Opioid-based drugs are mainstays for pain management despite their significant side effects and addictive liability. Abuse of opioid drugs such as heroin is linked to many serious health problems, including fatal overdose, spontaneous abortion, infectious disease such as hepatitis and HIV/AIDS, and cardiovascular and pulmonary problems. Given both their clinical significance and adverse impact on public health, it is imperative that we understand mechanisms underlying the physiological and behavioral effects of opioids. The work proposed herein centers on a key neural substrate of opioid reward - the ventral tegmental area (VTA) - and challenges conventional wisdom concerning the signaling pathway mediating the opioid-induced disinhibition of dopaminergic (DA) neurons, a key mechanism of opioid reward. The opioid-induced disinhibition of DA neurons in the VTA involves the direct hyperpolarization of VTA GABA neurons. G protein-gated inwardly- rectifying K+ (GIRK/KIR3) channels are widely-considered to mediate the opioid-induced hyperpolarization of GABA neurons, due largely to their documented roles in metabotropic postsynaptic inhibition in many neuron populations. Our recent attempt to validate this paradigm failed, however, revealing that GIRK channels do not mediate the inhibition of VTA GABA neurons, the disinhibition of VTA DA neurons, or reward-related behavioral effects of opioids. Instead, our findings suggest that the acute inhibitory actions of opioids on VTA GABA neurons are mediated by the inhibition of adenylyl cyclase and consequent activation of an ion channel exhibiting the unique regulatory and biophysical signature of the Trek subfamily of 2-pore (K2P) K+ channels. The goal of this study is to test the hypothesis that opioids indirectly stimulate VTA dopamine neurons, and evoke reward-relevant behaviors, by activating Trek channels in VTA GABA neurons. At present, there are scant data concerning Trek expression in the VTA and no reports of Trek channel involvement in opioid signaling. As such, we will begin in AIM 1 by determining whether it is Trek1 or Trek2 that carries the MOR- activated K+ current in VTA GABA neurons. Well-characterized function-blocking antibodies directed against Trek1 and Trek2, as well as single-cell RT-PCR, will be applied to electrophysiological studies involving VTA GABA neurons in slices.

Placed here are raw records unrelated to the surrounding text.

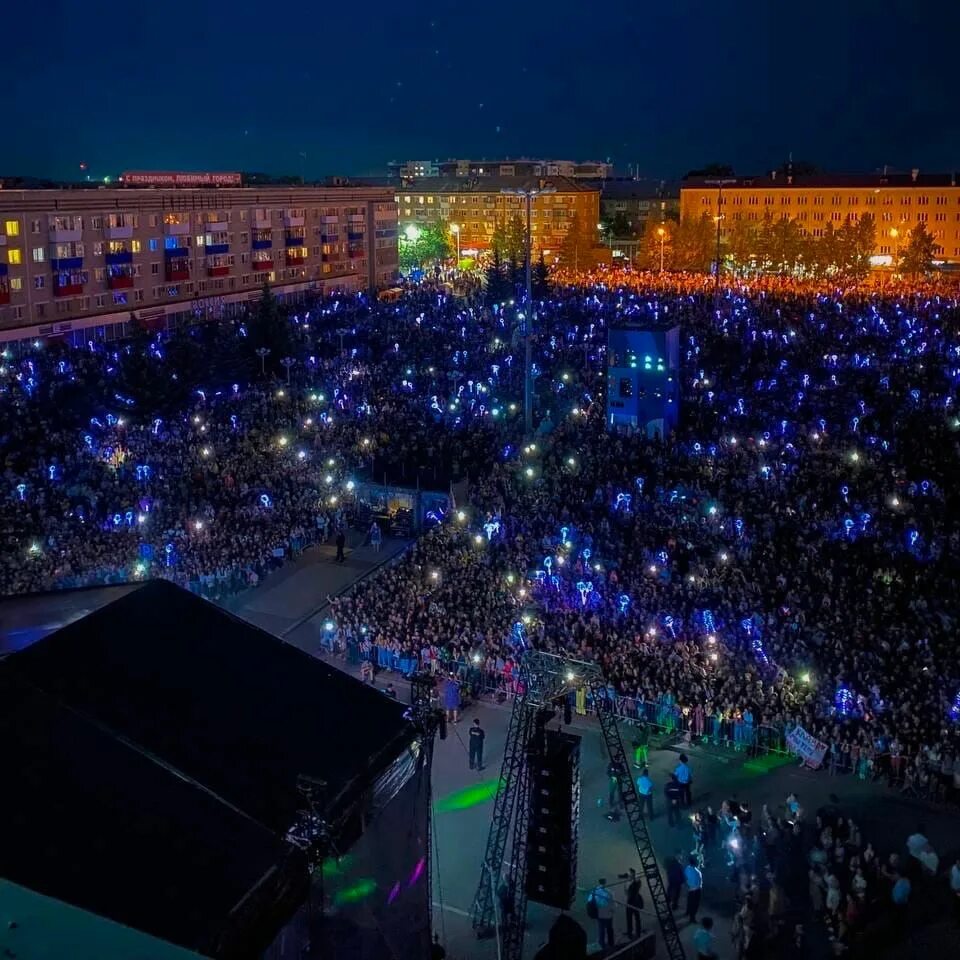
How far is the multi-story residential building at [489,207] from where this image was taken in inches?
3831

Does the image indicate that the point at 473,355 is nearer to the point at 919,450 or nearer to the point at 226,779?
the point at 919,450

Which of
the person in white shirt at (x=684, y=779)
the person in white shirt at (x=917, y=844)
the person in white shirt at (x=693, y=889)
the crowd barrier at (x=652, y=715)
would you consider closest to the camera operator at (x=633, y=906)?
the person in white shirt at (x=693, y=889)

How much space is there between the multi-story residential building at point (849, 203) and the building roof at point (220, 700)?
253 ft

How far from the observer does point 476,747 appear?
1375cm

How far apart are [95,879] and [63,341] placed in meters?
44.2

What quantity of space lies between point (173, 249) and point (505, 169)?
72387 millimetres

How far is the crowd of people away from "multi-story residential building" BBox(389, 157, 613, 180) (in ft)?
270

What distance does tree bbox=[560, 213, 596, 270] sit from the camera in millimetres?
74062

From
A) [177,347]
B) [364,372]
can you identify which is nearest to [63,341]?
[177,347]

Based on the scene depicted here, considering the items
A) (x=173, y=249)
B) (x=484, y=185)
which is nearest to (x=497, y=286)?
(x=173, y=249)

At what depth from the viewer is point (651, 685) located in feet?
47.8

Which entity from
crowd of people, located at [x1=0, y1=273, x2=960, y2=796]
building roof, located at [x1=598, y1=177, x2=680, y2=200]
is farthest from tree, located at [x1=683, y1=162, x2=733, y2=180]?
crowd of people, located at [x1=0, y1=273, x2=960, y2=796]

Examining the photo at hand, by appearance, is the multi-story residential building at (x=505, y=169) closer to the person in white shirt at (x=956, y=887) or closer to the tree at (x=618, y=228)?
the tree at (x=618, y=228)

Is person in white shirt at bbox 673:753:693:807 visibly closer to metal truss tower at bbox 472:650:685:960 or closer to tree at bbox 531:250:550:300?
metal truss tower at bbox 472:650:685:960
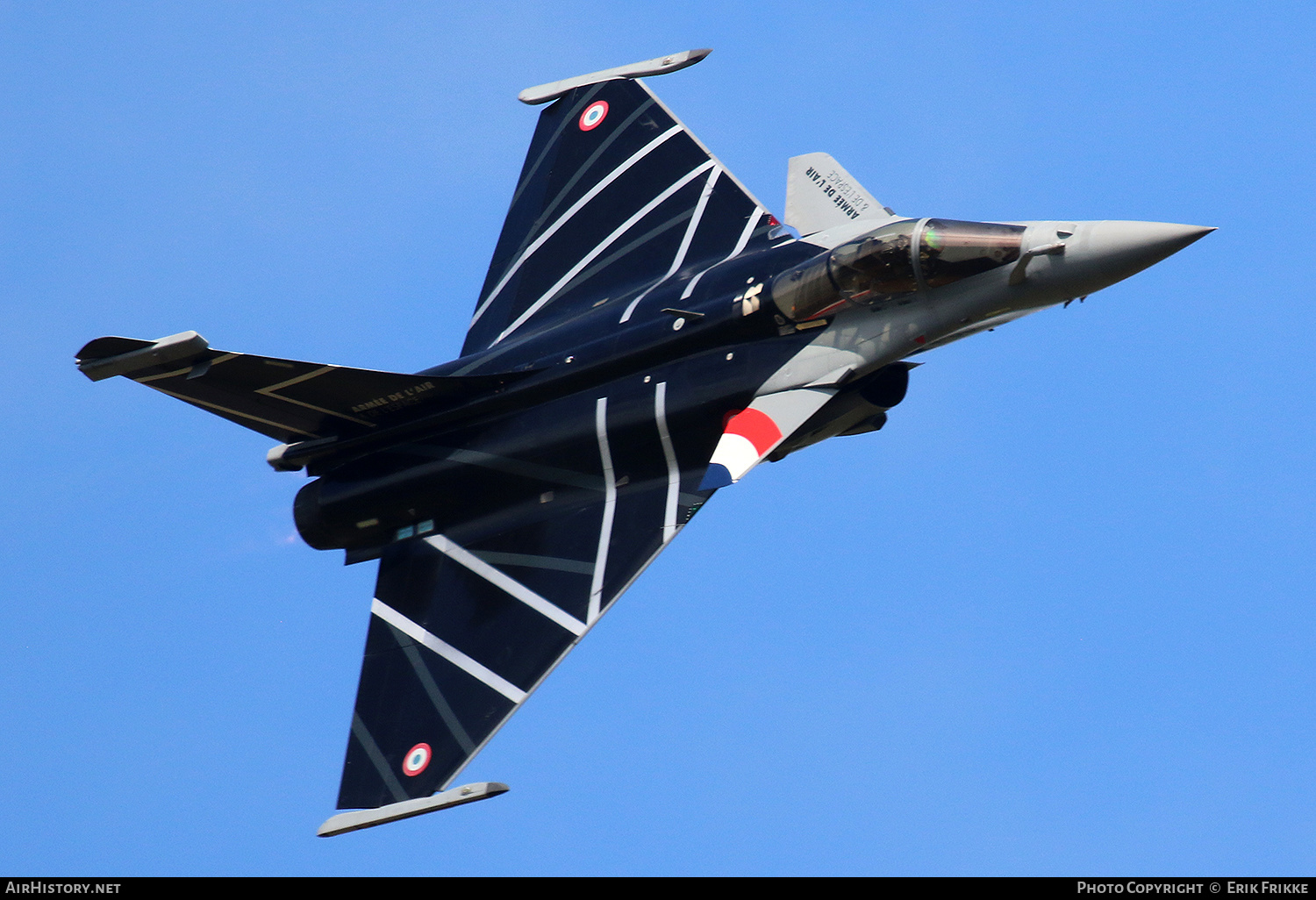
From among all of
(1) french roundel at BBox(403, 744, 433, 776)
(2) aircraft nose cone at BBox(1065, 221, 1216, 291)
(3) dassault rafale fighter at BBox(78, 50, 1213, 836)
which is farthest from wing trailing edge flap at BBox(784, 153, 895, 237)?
(1) french roundel at BBox(403, 744, 433, 776)

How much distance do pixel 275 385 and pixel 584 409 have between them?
4529mm

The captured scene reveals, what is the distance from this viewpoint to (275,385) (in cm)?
2398

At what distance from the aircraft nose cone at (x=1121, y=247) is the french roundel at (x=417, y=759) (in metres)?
10.6

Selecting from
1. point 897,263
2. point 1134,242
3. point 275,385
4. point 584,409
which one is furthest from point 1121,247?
point 275,385

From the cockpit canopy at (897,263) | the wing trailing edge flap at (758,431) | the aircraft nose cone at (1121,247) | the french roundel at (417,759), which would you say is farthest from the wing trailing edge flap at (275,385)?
the aircraft nose cone at (1121,247)

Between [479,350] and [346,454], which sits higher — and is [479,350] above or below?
above

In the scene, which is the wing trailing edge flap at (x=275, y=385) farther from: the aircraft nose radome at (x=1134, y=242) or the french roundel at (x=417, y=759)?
the aircraft nose radome at (x=1134, y=242)

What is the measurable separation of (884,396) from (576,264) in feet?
21.5

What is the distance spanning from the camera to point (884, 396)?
22.6 meters

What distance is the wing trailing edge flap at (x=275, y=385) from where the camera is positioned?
23.1 m

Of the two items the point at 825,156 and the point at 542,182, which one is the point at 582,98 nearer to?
the point at 542,182

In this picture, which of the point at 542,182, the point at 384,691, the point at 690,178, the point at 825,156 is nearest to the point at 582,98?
the point at 542,182

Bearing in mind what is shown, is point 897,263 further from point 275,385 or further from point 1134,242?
point 275,385

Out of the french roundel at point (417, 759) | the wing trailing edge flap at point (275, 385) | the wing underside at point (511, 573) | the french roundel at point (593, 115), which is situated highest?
the french roundel at point (593, 115)
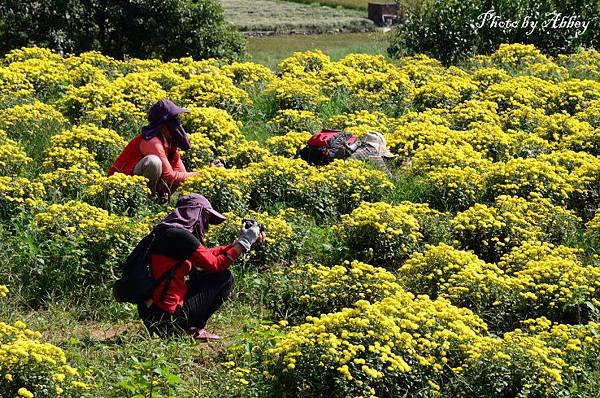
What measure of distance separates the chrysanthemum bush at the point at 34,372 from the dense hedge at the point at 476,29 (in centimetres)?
955

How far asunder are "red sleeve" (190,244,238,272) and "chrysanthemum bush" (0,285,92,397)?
118 cm

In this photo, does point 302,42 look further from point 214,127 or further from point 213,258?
point 213,258

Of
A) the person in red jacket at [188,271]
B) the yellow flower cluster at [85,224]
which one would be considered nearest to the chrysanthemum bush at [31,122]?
the yellow flower cluster at [85,224]

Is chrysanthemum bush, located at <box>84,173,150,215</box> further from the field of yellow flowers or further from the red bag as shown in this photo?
the red bag

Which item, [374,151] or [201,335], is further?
[374,151]

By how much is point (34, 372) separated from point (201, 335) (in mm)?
1400

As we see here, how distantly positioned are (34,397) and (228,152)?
14.6 feet

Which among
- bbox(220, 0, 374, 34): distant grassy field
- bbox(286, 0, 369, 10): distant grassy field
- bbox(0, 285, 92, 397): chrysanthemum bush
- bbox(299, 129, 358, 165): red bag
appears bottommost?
bbox(286, 0, 369, 10): distant grassy field

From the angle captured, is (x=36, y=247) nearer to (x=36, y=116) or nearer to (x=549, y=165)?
(x=36, y=116)

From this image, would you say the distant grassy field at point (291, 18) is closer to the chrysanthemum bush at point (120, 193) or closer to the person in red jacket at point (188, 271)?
the chrysanthemum bush at point (120, 193)

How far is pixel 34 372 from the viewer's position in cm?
533

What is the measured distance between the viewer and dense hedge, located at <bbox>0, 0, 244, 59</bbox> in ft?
45.2

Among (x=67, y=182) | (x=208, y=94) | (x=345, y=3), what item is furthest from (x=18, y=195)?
(x=345, y=3)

In AIM 2, we will use available Trek knockout mice to measure the impact of Trek ablation on opioid signaling in the VTA, and on the motor-stimulatory and reinforcing effects of morphine.
In AIM 3, we will seek a better understanding of the novel observation that the MOR-activated K+ current in VTA GABA neurons is significantly enhanced in Girk knockout mice. Electrophysiological and behavioral approaches will be used to probe the relationship between the MOR-activated K+ current in VTA GABA neurons and the complex adaptations linked to chronic drug administration. The proposed work will reframe our understanding of signaling downstream from opioid receptors and as such, may have significant implications for diagnostic or therapeutic strategies relevant to pain management and addiction.
Opioid-based drugs target neural circuitry important for pain processing and reward, actions that explain both their beneficial (analgesic) and untoward (addictive) effects. This proposal challenges conventional wisdom concerning the molecular details of opioid signaling in a key neuron population involved in reward. A clear understanding of the molecular mechanisms of opioid reward is crucial to our understanding of addiction and to the design of more selective and effective therapeutic approaches to pain management.